Others suggest that, although there are clear differences between deliberate hoaxes, satire and insufferable year-end lists, only the “media-savvy” are informed enough to see those differences. Therefore we should suppress fake news in any form.

The Parmelee Post disrespectfully disagrees with the last assertion. We believe that lumping all fake news together, and trying to censor it all, would create a very dangerous president — er, precedent. We also believe you don’t need a communications degree to distinguish fake news from real, satire from hoax, or one's head from one's ass.

In fact, recent studies have shown that the majority of our readers are among the most intelligent, attractive and best-smelling news consumers in the world. For the sake of others, however, we have compiled a useful guide to spotting fake news so that you, your families and your alt-weeklies will be safe from harm.

This list is intended as a jumping-off point and in no way claims to be a definitive guide.

The Definitive Guide to Spotting Fake News

  • Check the URL — Web addresses that included words like “freedom,” “liberty” or “Putin’s Pet” are all dead giveaways.  
  • Check the grammar — Are there egregious spelling errors? Is it written entirely in Russian? Nice try, comrades!
  • Check the author's bio - Most fake news writers are thirtysomething males with fewer than 100 Twitter followers.
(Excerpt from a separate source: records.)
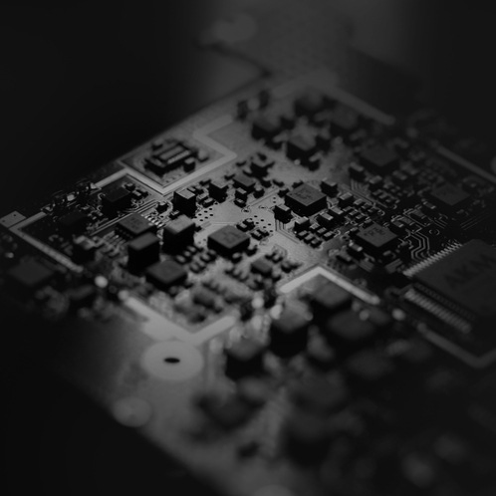 SHANLING M7T デジタルオーディオプレーヤー 内部基板の作り込み - 14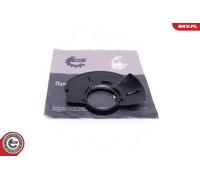 Pannello paraspruzzi del disco freno anteriore sinistra HYUNDAI IX35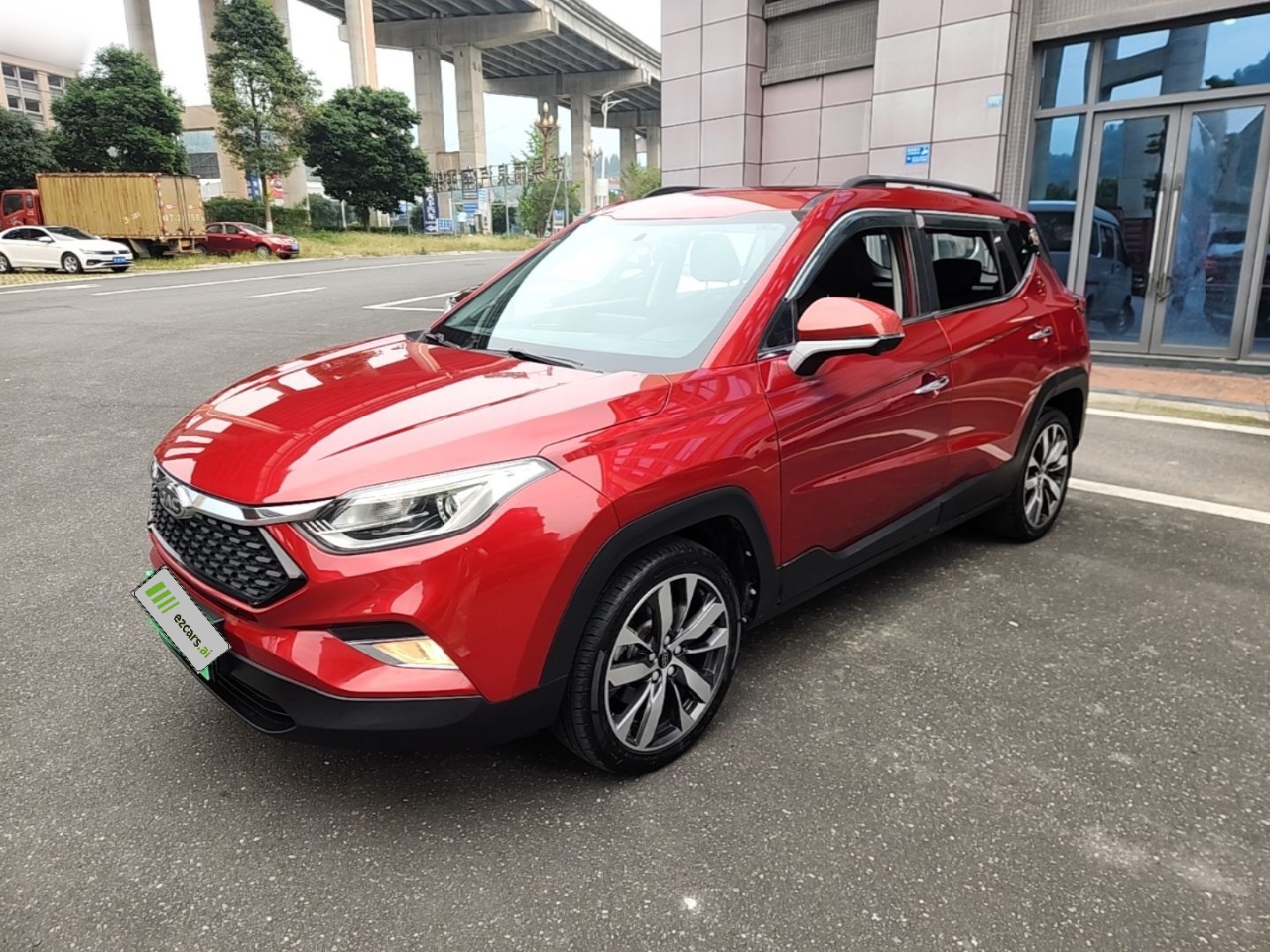 JAC Refine S4 2019 1.6L CVT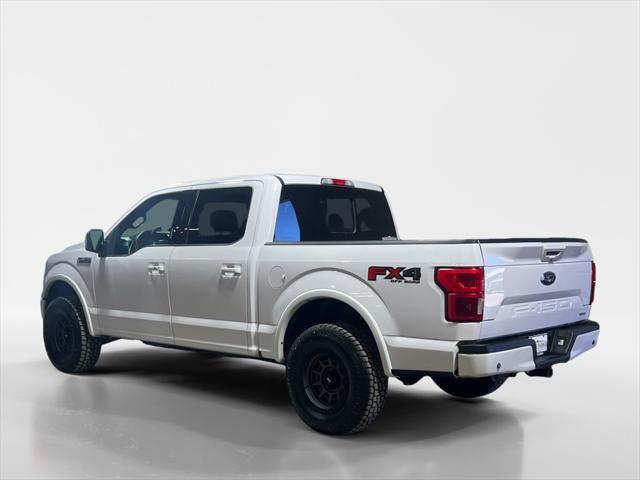 used 2020 Ford F-150 car, priced at $29,495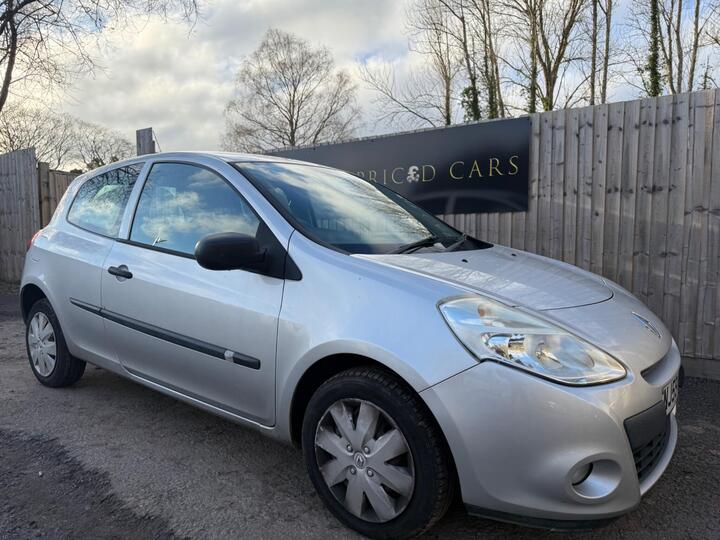 Renault Clio 1.2 16v Extreme 3dr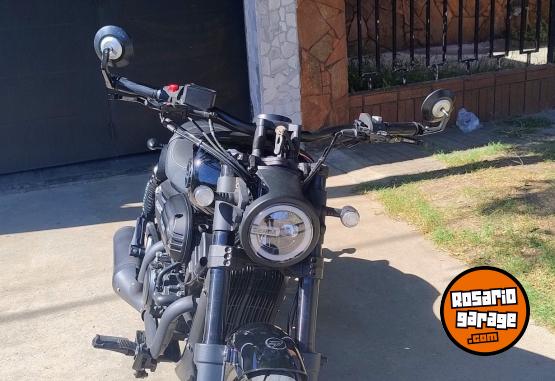 Motos - Benelli Keeway v302c 2025 Nafta 9500Km - En Venta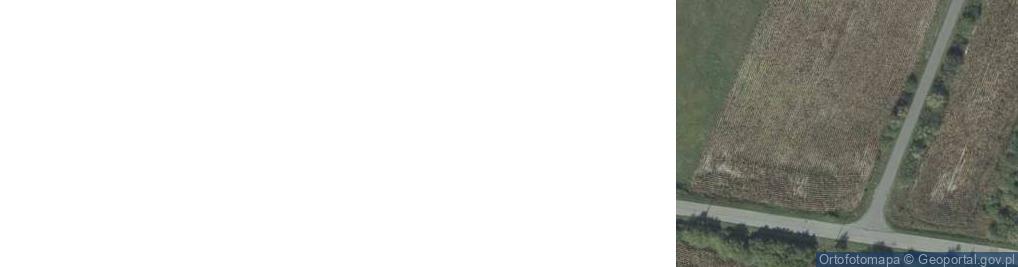 Zdjęcie satelitarne Kroczyn ul.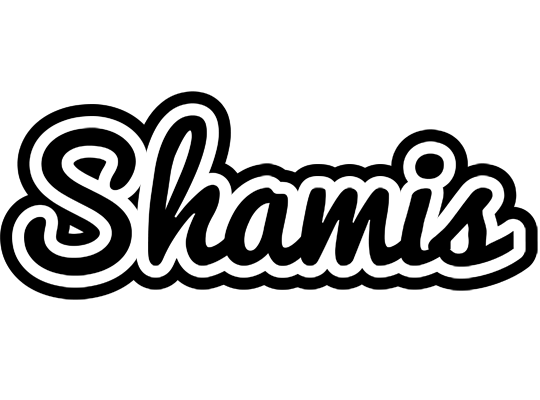 Shamis chess logo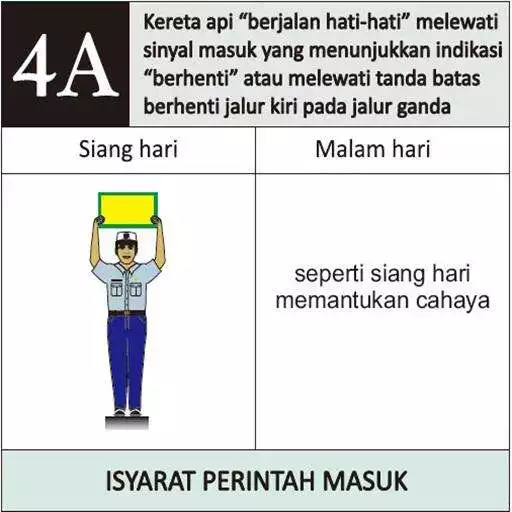 Play APK Slogan Of The Indonesian Train  and enjoy Slogan Of The Indonesian Train with UptoPlay com.peraturandinas3.khalispreipal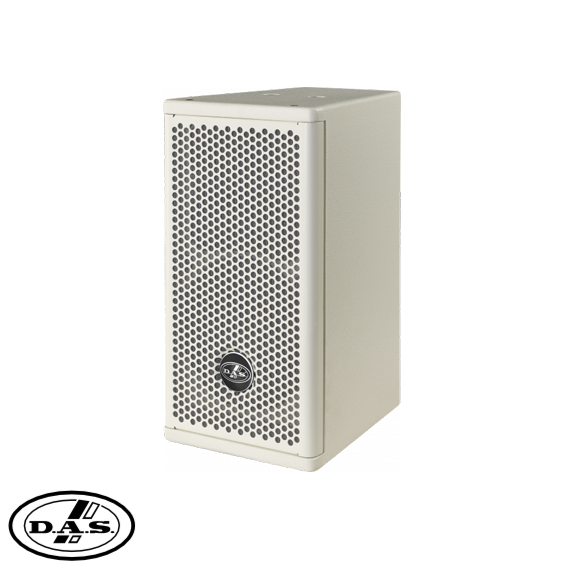 Artec 506A White  1x6,5'' 540 Watt Aktif Hoparlör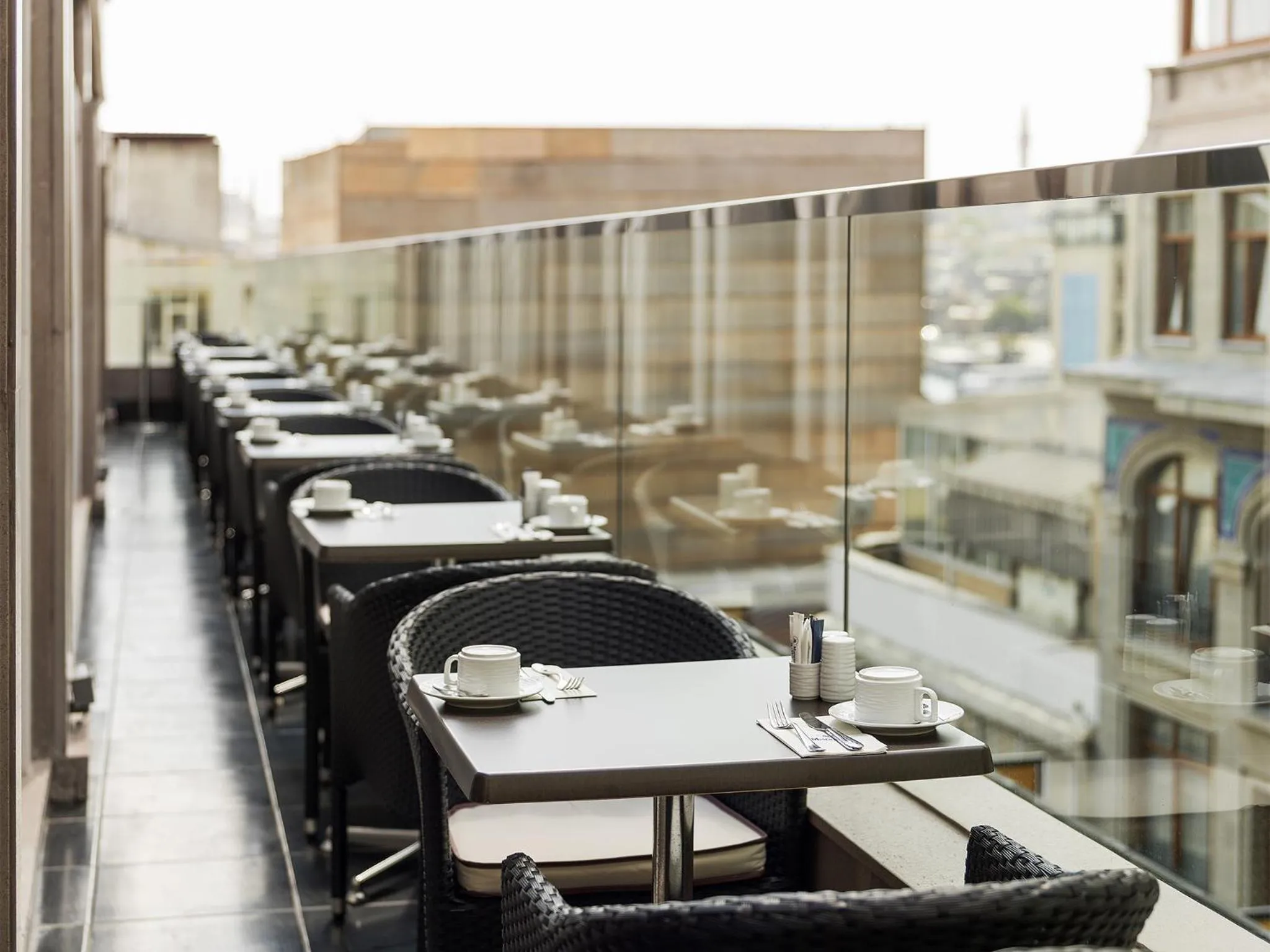 Banquet/Function facilities in Manesol Boutique Galata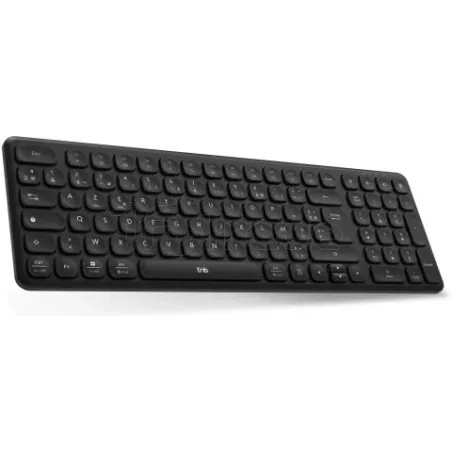 Clavier sans filT'nBSlim Pro (Noir) | MonPC.Store
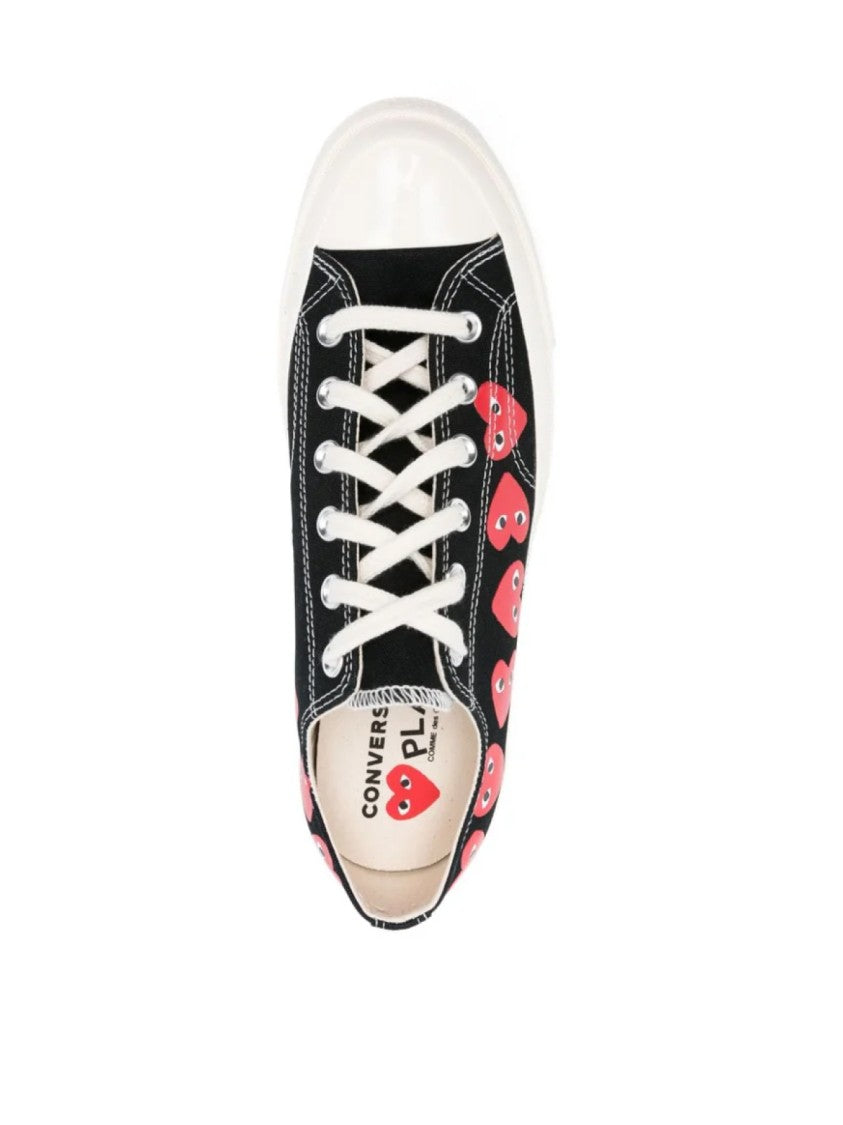 Comme Des Garçons Chuck 70 Ox Sneakers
Is he wearing a fedora in his "staff" picture or, I don’t know, a fucking unicorn mask? Seems suspect!
  • Check your mother-in-law’s Facebook page — Did she share it? It’s probably a fake! Aren't married? Check a bigoted relative's page! No family? Check r/The_Donald!
  • Check for edited photos — Does the photo look fake? For example, if you see a picture of Ted Nugent shooting a flaming arrow across a boardroom table, check Wikipedia to see if he actually holds a bow right-handed or left. The photo may have been altered!
  • Check the illustrations — Is there a cartoon frog anywhere on the page? You have accidentally entered the dark net. Burn your browsing device immediately (if you're using a Galaxy 7 you can skip this step), and spend the next four days in the shower.
  • Check for boringness — Is it boring? Good! The real news almost always is.
  • Check for anger — Does the article/post/tweet make you angry? This could be the sign of a deliberate hoax trying to get you to shoot up a pizzeria. Or, it could be a sign that you take yourself too seriously. Either way, go outside and bury your head in the snow until the feeling subsides.
  • Check for links — Are there links to actual news stories included throughout? Maybe it's heavily based in reality and trying to make a point instead of just trying to get page clicks!
  • Check for tags or icons — Is there a massive "humor" icon next to the headline? Inconclusive. Proceed with caution.
  • Check the comments — Just kidding. You should never under any circumstances read online comments.
We hope you’ve found this list useful. We understand that when reality is stranger than fiction, it can be difficult to have a good laugh now and then. But, for the good of our journalists, our reputation and, of course, democracy, we’re begging you to never stop.
The Parmelee Post is a weekly series featuring tough investigative reporting on news that hasn't happened. Yet.